A tree 60 to 70, occasionally over 100 ft high; branchlets square and distinctly four-winged, not downy; bark of the trunk covered with loose plates. Leaves 7 to 14 in. long, with five to eleven leaflets, which are ovate to lanceolate, 3 to 5 in. long, 1 to 2 in. wide, rounded or broadly wedge-shaped and unequal at the base, tapering at the apex to a long, slender point, sharply toothed, yellowish green and glabrous above, paler and downy beneath, especially about the midrib and veins. Common stalk minutely downy, and grooved on the upper side; stalks of leaflets 1⁄8 to 1⁄4 in. long. Flowers in short panicles from the previous year’s wood, calyx minute, soon deciduous. Fruit, 11⁄2 in. long, 5⁄16 in. wide, oblong, with a notch at the apex.

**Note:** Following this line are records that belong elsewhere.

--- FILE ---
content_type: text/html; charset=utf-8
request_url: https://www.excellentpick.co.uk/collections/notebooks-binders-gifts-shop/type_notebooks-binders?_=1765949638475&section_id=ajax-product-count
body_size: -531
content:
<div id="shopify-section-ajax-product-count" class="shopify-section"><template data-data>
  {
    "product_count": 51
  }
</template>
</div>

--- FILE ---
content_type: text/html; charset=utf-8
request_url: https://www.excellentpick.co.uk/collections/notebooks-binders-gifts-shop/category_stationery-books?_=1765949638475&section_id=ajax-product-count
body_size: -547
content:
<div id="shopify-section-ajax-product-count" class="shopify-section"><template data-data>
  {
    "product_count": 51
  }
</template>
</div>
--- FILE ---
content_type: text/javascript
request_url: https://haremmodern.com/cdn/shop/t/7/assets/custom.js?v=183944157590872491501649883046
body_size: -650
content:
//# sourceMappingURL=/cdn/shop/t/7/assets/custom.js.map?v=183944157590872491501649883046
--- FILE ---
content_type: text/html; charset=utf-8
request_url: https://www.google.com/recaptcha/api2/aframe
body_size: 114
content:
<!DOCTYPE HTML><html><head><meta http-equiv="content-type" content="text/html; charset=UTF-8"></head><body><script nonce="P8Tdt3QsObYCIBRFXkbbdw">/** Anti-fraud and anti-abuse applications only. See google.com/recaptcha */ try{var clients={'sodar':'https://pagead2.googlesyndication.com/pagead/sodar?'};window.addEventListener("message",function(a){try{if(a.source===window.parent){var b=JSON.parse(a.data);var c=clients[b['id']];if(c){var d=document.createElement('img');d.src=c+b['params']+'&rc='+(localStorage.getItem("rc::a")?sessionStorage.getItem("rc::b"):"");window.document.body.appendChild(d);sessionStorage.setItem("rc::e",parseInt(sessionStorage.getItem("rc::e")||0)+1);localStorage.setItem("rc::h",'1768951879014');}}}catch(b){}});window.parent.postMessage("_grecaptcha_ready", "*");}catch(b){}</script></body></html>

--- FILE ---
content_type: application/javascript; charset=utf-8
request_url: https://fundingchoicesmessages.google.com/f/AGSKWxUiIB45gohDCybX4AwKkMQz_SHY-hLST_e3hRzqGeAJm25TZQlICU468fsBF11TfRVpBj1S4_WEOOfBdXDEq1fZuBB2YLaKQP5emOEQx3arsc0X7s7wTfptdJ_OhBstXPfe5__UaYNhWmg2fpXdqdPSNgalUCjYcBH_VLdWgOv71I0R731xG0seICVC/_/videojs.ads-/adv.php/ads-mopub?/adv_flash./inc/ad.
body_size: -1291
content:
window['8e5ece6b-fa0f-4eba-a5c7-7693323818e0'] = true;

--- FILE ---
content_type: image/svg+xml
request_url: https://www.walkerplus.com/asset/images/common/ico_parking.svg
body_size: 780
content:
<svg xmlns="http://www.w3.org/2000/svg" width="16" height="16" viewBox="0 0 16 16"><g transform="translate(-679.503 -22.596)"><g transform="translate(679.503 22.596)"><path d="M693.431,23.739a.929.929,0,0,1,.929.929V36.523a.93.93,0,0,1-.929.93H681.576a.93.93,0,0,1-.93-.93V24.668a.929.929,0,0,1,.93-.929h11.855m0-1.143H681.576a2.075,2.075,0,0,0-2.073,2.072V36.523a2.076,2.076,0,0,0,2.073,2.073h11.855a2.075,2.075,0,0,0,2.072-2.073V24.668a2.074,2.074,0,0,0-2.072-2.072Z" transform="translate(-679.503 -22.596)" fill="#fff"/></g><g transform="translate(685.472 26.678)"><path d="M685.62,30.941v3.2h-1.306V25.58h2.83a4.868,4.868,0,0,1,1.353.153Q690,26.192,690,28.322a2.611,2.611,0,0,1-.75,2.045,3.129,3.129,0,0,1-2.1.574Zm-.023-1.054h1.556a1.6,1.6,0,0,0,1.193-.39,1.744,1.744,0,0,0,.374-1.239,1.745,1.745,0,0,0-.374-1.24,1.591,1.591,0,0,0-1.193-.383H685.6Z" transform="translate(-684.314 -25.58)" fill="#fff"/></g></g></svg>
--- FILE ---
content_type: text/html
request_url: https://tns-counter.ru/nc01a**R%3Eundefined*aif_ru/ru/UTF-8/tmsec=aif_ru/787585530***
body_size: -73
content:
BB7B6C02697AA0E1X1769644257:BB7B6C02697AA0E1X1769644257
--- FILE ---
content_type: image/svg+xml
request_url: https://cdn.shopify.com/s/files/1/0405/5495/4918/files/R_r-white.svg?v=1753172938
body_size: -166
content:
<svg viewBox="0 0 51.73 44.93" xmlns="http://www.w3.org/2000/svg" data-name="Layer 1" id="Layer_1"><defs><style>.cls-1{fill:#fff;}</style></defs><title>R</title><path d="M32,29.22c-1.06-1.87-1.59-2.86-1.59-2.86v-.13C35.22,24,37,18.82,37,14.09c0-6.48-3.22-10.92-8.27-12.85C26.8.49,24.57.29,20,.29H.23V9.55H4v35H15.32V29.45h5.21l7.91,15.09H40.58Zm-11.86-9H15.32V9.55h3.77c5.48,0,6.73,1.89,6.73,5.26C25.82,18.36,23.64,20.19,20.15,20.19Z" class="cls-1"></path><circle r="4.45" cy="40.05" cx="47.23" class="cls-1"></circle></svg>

Native of the south-eastern and central United States; introduced in 1823. It produces a valuable timber in the United States, but does not seem to have ever attained any great size in this country. There is a small specimen in the Ash collection at Kew. It is readily distinguished from all ashes with the same number of leaflets by its square, winged branchlets, except F. griffithii, and that has untoothed leaflets, and belongs to the Ornus section.
The Kew specimen, pl. 1910, is 35 × 21⁄4 ft (1977).